◆ **Görevler**
a: “Öyküler” söyleşisine göre projede öyküleri okunan yazarların hepsini sıralayın.
b: “Öyküler” söyleşisine göre okumalara kimlerin müzikleri eşlik etti?
c: “Öyküler” söyleşisini kaldığı yerden sürdürün.

◆ **Seçilmiş Bölüm**
::::::
28 MART, PAZARTESİ, 2022

“Yazarın Hayal Ettiği Her Şeyi Oyuncunun Gözünden Görüyoruz”

Çağdaş yazarların öykülerinin oyuncular tarafından seslendirildiği, Zorlu PSM’nin edebiyat alanındaki ilk projesi olan ve Dünya Tiyatro Günü’nde izleyiciyle buluşan “Öyküler”i, projenin yürütücü yapımcılığını üstlenen Ahmet Sami Özbudak ile konuştuk.

“Yazarın Hayal Ettiği Her Şeyi Oyuncunun Gözünden Görüyoruz”

27 Mart Dünya Tiyatro Günü’nde yeni bir dijital proje yayımlandı: “Öyküler”. Zorlu PSM’nin edebiyat alanındaki ilk projesi olan “Öyküler”de Aylin Balboa, Barış Bıçakçı, Mahir Ünsal Eriş ve Melisa Kesmez’in öyküleri Ece Dizdar, Sercan Badur, Sezin Akbaşoğulları ve Nezaket Erden tarafından okundu. Okumalara Tuluğ Tırpan ve Çağrı Sertel’in müzikleri eşlik etti. Zorlu PSM’nin YouTube kanalında yayımlanan projenin hikâyesini ve yolculuğunu, öykü ile tiyatro buluşmasını, sanatın bir parçası olan dijital sahneleri “Öyküler”in yürütücü yapımcısı yazar ve yönetmen Ahmet Sami Özbudak ile konuştuk.
::::::
◆ **Verilen Bilgiler**
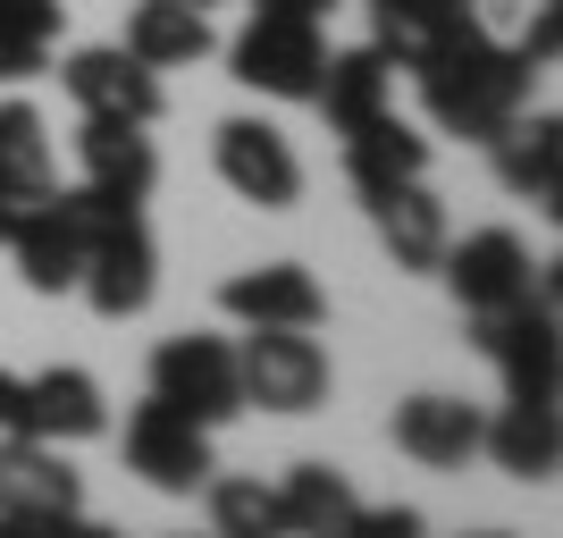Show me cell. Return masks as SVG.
<instances>
[{"instance_id":"6da1fadb","label":"cell","mask_w":563,"mask_h":538,"mask_svg":"<svg viewBox=\"0 0 563 538\" xmlns=\"http://www.w3.org/2000/svg\"><path fill=\"white\" fill-rule=\"evenodd\" d=\"M412 76H421L429 118H438L446 135H463V143H488L496 127L530 101V68H521L514 43H496L479 18L446 25V34L412 59Z\"/></svg>"},{"instance_id":"7a4b0ae2","label":"cell","mask_w":563,"mask_h":538,"mask_svg":"<svg viewBox=\"0 0 563 538\" xmlns=\"http://www.w3.org/2000/svg\"><path fill=\"white\" fill-rule=\"evenodd\" d=\"M76 219V235H85V295H93L101 320H135L143 304H152V286H161V253H152V228H143V202H118V194L101 186H76L59 194Z\"/></svg>"},{"instance_id":"3957f363","label":"cell","mask_w":563,"mask_h":538,"mask_svg":"<svg viewBox=\"0 0 563 538\" xmlns=\"http://www.w3.org/2000/svg\"><path fill=\"white\" fill-rule=\"evenodd\" d=\"M320 68H329V34L320 18H295V9H253V25L228 43V76L269 101H311Z\"/></svg>"},{"instance_id":"277c9868","label":"cell","mask_w":563,"mask_h":538,"mask_svg":"<svg viewBox=\"0 0 563 538\" xmlns=\"http://www.w3.org/2000/svg\"><path fill=\"white\" fill-rule=\"evenodd\" d=\"M235 387L261 413H320L329 396V353L311 345V328H253L235 345Z\"/></svg>"},{"instance_id":"5b68a950","label":"cell","mask_w":563,"mask_h":538,"mask_svg":"<svg viewBox=\"0 0 563 538\" xmlns=\"http://www.w3.org/2000/svg\"><path fill=\"white\" fill-rule=\"evenodd\" d=\"M126 471L161 496H194L211 480V429L194 421V413H177V404H161V396L135 404L126 413Z\"/></svg>"},{"instance_id":"8992f818","label":"cell","mask_w":563,"mask_h":538,"mask_svg":"<svg viewBox=\"0 0 563 538\" xmlns=\"http://www.w3.org/2000/svg\"><path fill=\"white\" fill-rule=\"evenodd\" d=\"M152 396L177 404V413H194L202 429L235 421V413H244V387H235V345H228V337H168V345L152 353Z\"/></svg>"},{"instance_id":"52a82bcc","label":"cell","mask_w":563,"mask_h":538,"mask_svg":"<svg viewBox=\"0 0 563 538\" xmlns=\"http://www.w3.org/2000/svg\"><path fill=\"white\" fill-rule=\"evenodd\" d=\"M211 161L244 202H261V211H295V202H303V161H295V143H286L278 127H261V118H228L211 135Z\"/></svg>"},{"instance_id":"ba28073f","label":"cell","mask_w":563,"mask_h":538,"mask_svg":"<svg viewBox=\"0 0 563 538\" xmlns=\"http://www.w3.org/2000/svg\"><path fill=\"white\" fill-rule=\"evenodd\" d=\"M68 101L85 118H126V127H152L161 118V68H143L126 43H93V51H68Z\"/></svg>"},{"instance_id":"9c48e42d","label":"cell","mask_w":563,"mask_h":538,"mask_svg":"<svg viewBox=\"0 0 563 538\" xmlns=\"http://www.w3.org/2000/svg\"><path fill=\"white\" fill-rule=\"evenodd\" d=\"M446 286H454V304L479 320V311H505L530 295V278H539V261H530V244H521L514 228H479L463 235V244H446Z\"/></svg>"},{"instance_id":"30bf717a","label":"cell","mask_w":563,"mask_h":538,"mask_svg":"<svg viewBox=\"0 0 563 538\" xmlns=\"http://www.w3.org/2000/svg\"><path fill=\"white\" fill-rule=\"evenodd\" d=\"M9 253H18V278L34 295H68L85 278V235H76L68 202L59 194H25L18 219H9Z\"/></svg>"},{"instance_id":"8fae6325","label":"cell","mask_w":563,"mask_h":538,"mask_svg":"<svg viewBox=\"0 0 563 538\" xmlns=\"http://www.w3.org/2000/svg\"><path fill=\"white\" fill-rule=\"evenodd\" d=\"M219 311L244 328H320L329 320V295L303 261H261V270H235L219 286Z\"/></svg>"},{"instance_id":"7c38bea8","label":"cell","mask_w":563,"mask_h":538,"mask_svg":"<svg viewBox=\"0 0 563 538\" xmlns=\"http://www.w3.org/2000/svg\"><path fill=\"white\" fill-rule=\"evenodd\" d=\"M85 505V480L68 471V454L43 438H0V514H34L59 521Z\"/></svg>"},{"instance_id":"4fadbf2b","label":"cell","mask_w":563,"mask_h":538,"mask_svg":"<svg viewBox=\"0 0 563 538\" xmlns=\"http://www.w3.org/2000/svg\"><path fill=\"white\" fill-rule=\"evenodd\" d=\"M110 413H101V378L59 362V371L25 378V429L18 438H43V446H76V438H101Z\"/></svg>"},{"instance_id":"5bb4252c","label":"cell","mask_w":563,"mask_h":538,"mask_svg":"<svg viewBox=\"0 0 563 538\" xmlns=\"http://www.w3.org/2000/svg\"><path fill=\"white\" fill-rule=\"evenodd\" d=\"M76 161H85V186L118 194V202H143V194L161 186V152H152V135L126 127V118H85Z\"/></svg>"},{"instance_id":"9a60e30c","label":"cell","mask_w":563,"mask_h":538,"mask_svg":"<svg viewBox=\"0 0 563 538\" xmlns=\"http://www.w3.org/2000/svg\"><path fill=\"white\" fill-rule=\"evenodd\" d=\"M479 404H463V396H412V404H396V446L412 454V463H429V471H463L471 454H479Z\"/></svg>"},{"instance_id":"2e32d148","label":"cell","mask_w":563,"mask_h":538,"mask_svg":"<svg viewBox=\"0 0 563 538\" xmlns=\"http://www.w3.org/2000/svg\"><path fill=\"white\" fill-rule=\"evenodd\" d=\"M345 177H353V194L371 202V194H387V186H412V177H429V135H412L396 110H378V118H362L345 135Z\"/></svg>"},{"instance_id":"e0dca14e","label":"cell","mask_w":563,"mask_h":538,"mask_svg":"<svg viewBox=\"0 0 563 538\" xmlns=\"http://www.w3.org/2000/svg\"><path fill=\"white\" fill-rule=\"evenodd\" d=\"M496 177H505V194H530V202H555L563 194V118L539 110V118H505L496 127Z\"/></svg>"},{"instance_id":"ac0fdd59","label":"cell","mask_w":563,"mask_h":538,"mask_svg":"<svg viewBox=\"0 0 563 538\" xmlns=\"http://www.w3.org/2000/svg\"><path fill=\"white\" fill-rule=\"evenodd\" d=\"M371 219H378V244L396 253V270H438L446 261V202L412 177V186H387V194H371Z\"/></svg>"},{"instance_id":"d6986e66","label":"cell","mask_w":563,"mask_h":538,"mask_svg":"<svg viewBox=\"0 0 563 538\" xmlns=\"http://www.w3.org/2000/svg\"><path fill=\"white\" fill-rule=\"evenodd\" d=\"M320 110H329V127L336 135H353L362 118H378V110H396V68H387V51L378 43H362V51H329V68H320Z\"/></svg>"},{"instance_id":"ffe728a7","label":"cell","mask_w":563,"mask_h":538,"mask_svg":"<svg viewBox=\"0 0 563 538\" xmlns=\"http://www.w3.org/2000/svg\"><path fill=\"white\" fill-rule=\"evenodd\" d=\"M126 51H135L143 68H194L211 51V9H194V0H135Z\"/></svg>"},{"instance_id":"44dd1931","label":"cell","mask_w":563,"mask_h":538,"mask_svg":"<svg viewBox=\"0 0 563 538\" xmlns=\"http://www.w3.org/2000/svg\"><path fill=\"white\" fill-rule=\"evenodd\" d=\"M269 496H278L286 538H336V530H345V514L362 505V496H353V480H345L336 463H295Z\"/></svg>"},{"instance_id":"7402d4cb","label":"cell","mask_w":563,"mask_h":538,"mask_svg":"<svg viewBox=\"0 0 563 538\" xmlns=\"http://www.w3.org/2000/svg\"><path fill=\"white\" fill-rule=\"evenodd\" d=\"M479 446L496 454V471H514V480H555V454H563V429H555V404H505Z\"/></svg>"},{"instance_id":"603a6c76","label":"cell","mask_w":563,"mask_h":538,"mask_svg":"<svg viewBox=\"0 0 563 538\" xmlns=\"http://www.w3.org/2000/svg\"><path fill=\"white\" fill-rule=\"evenodd\" d=\"M463 18H479V0H371V43L387 51V68H412Z\"/></svg>"},{"instance_id":"cb8c5ba5","label":"cell","mask_w":563,"mask_h":538,"mask_svg":"<svg viewBox=\"0 0 563 538\" xmlns=\"http://www.w3.org/2000/svg\"><path fill=\"white\" fill-rule=\"evenodd\" d=\"M0 194H51V135L34 101H0Z\"/></svg>"},{"instance_id":"d4e9b609","label":"cell","mask_w":563,"mask_h":538,"mask_svg":"<svg viewBox=\"0 0 563 538\" xmlns=\"http://www.w3.org/2000/svg\"><path fill=\"white\" fill-rule=\"evenodd\" d=\"M51 43H59V0H0V85L43 76Z\"/></svg>"},{"instance_id":"484cf974","label":"cell","mask_w":563,"mask_h":538,"mask_svg":"<svg viewBox=\"0 0 563 538\" xmlns=\"http://www.w3.org/2000/svg\"><path fill=\"white\" fill-rule=\"evenodd\" d=\"M211 488V538H286L278 496L261 480H202Z\"/></svg>"},{"instance_id":"4316f807","label":"cell","mask_w":563,"mask_h":538,"mask_svg":"<svg viewBox=\"0 0 563 538\" xmlns=\"http://www.w3.org/2000/svg\"><path fill=\"white\" fill-rule=\"evenodd\" d=\"M336 538H429V521L412 505H353Z\"/></svg>"},{"instance_id":"83f0119b","label":"cell","mask_w":563,"mask_h":538,"mask_svg":"<svg viewBox=\"0 0 563 538\" xmlns=\"http://www.w3.org/2000/svg\"><path fill=\"white\" fill-rule=\"evenodd\" d=\"M555 34H563V18H555V0H547L539 25H530V34L514 43V59H521V68H547V59H555Z\"/></svg>"},{"instance_id":"f1b7e54d","label":"cell","mask_w":563,"mask_h":538,"mask_svg":"<svg viewBox=\"0 0 563 538\" xmlns=\"http://www.w3.org/2000/svg\"><path fill=\"white\" fill-rule=\"evenodd\" d=\"M18 429H25V378L0 371V438H18Z\"/></svg>"},{"instance_id":"f546056e","label":"cell","mask_w":563,"mask_h":538,"mask_svg":"<svg viewBox=\"0 0 563 538\" xmlns=\"http://www.w3.org/2000/svg\"><path fill=\"white\" fill-rule=\"evenodd\" d=\"M68 521V514H59ZM0 538H51V521H34V514H0Z\"/></svg>"},{"instance_id":"4dcf8cb0","label":"cell","mask_w":563,"mask_h":538,"mask_svg":"<svg viewBox=\"0 0 563 538\" xmlns=\"http://www.w3.org/2000/svg\"><path fill=\"white\" fill-rule=\"evenodd\" d=\"M51 538H118V530H101V521H85V514H68V521H51Z\"/></svg>"},{"instance_id":"1f68e13d","label":"cell","mask_w":563,"mask_h":538,"mask_svg":"<svg viewBox=\"0 0 563 538\" xmlns=\"http://www.w3.org/2000/svg\"><path fill=\"white\" fill-rule=\"evenodd\" d=\"M253 9H295V18H329L336 0H253Z\"/></svg>"},{"instance_id":"d6a6232c","label":"cell","mask_w":563,"mask_h":538,"mask_svg":"<svg viewBox=\"0 0 563 538\" xmlns=\"http://www.w3.org/2000/svg\"><path fill=\"white\" fill-rule=\"evenodd\" d=\"M9 219H18V194H0V244H9Z\"/></svg>"},{"instance_id":"836d02e7","label":"cell","mask_w":563,"mask_h":538,"mask_svg":"<svg viewBox=\"0 0 563 538\" xmlns=\"http://www.w3.org/2000/svg\"><path fill=\"white\" fill-rule=\"evenodd\" d=\"M479 538H505V530H479Z\"/></svg>"},{"instance_id":"e575fe53","label":"cell","mask_w":563,"mask_h":538,"mask_svg":"<svg viewBox=\"0 0 563 538\" xmlns=\"http://www.w3.org/2000/svg\"><path fill=\"white\" fill-rule=\"evenodd\" d=\"M194 9H211V0H194Z\"/></svg>"}]
</instances>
::::::
◆ **Alıştırma Sonuçları**
a: Aylin Balboa, Barış Bıçakçı, Mahir Ünsal Eriş, Melisa Kesmez

b: Tuluğ Tırpan ve Çağrı Sertel'in müzikleri.

c:
Öyküleri tiyatro ile buluşturan “Öyküler” projesinin ortaya çıkış hikâyesini anlatır mısınız?

“Öyküler” aslında Serdar Biliş’in fikriydi ve onun katkılarıyla işe başladık diyebilirim. İlk duyduğum anda çok heyecanlandım, kendimi süreç içinde fikri geliştiren kişi olarak tanımlayabilirim. Tiyatrocularla edebiyatı bir araya getirmek her zaman için heyecan verici gelmiştir bana, bu projede bir anlamda bunu sağlıyoruz. Çünkü tiyatro metinleri hikâyeyle ve romanla akrabadır. Biz biraz da bu akrabalığın altını çiziyoruz diye düşünüyorum “Öyküler” projesiyle.

Tiyatro da öykü de farklı hikâye anlatma formları. Tiyatro ile öyküyü, iki ayrı hikâye anlatma formunu buluştururken ne vardı aklınızda? Özellikle projenin ismi neden “Öyküler”?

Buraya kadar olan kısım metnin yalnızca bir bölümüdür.